Puisqu’il en est ainsi, et tout en évitant avec le plus grand soin ce qui pourrait servir de prétexte contre nous, nous devons veiller à nos relations avec les puissances continentales et les resserrer autant que possible. Dans l’évolution qui emporte le monde, l’aspect des choses change avec une rapidité inconnue jusqu’à ce jour : nous devons pourtant nous astreindre, au moins pendant quelques années, à une politique un peu stable, et lui consacrer la plus grande somme de nos efforts. C’est le seul moyen de ne pas dépendre de tous les incidens.

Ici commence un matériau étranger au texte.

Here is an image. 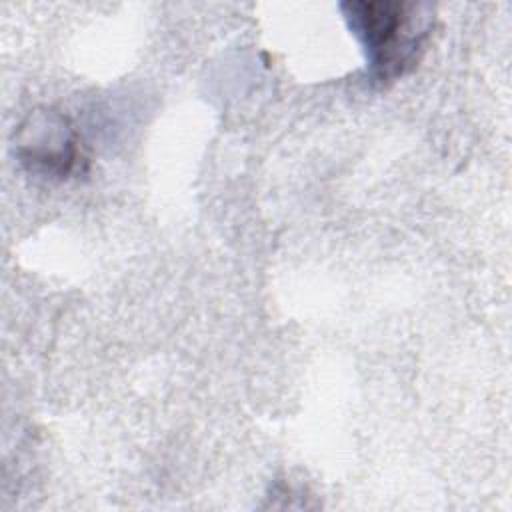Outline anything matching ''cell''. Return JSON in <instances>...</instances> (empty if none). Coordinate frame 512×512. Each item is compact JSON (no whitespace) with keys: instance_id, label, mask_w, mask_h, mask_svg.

Rien d’ailleurs ne saurait dispenser de ne pas créer ces incidens soi-même, lorsqu’on n’a pas la résolution d’y faire face. M. Charles Dupuy, dans la déclaration ministérielle qu’il a lue à la Chambre et que celle-ci a approuvée, a dit qu’il convenait toujours de proportionner l’effort à la valeur du but. Sans doute ; mais c’est au moment de s’assigner un but, et non pas au moment d’accomplir l’effort pour l’atteindre, qu’il faut méditer ce sage conseil.


FRANCIS CHARMES

Le Directeur-gérant,. BRUNETIERE.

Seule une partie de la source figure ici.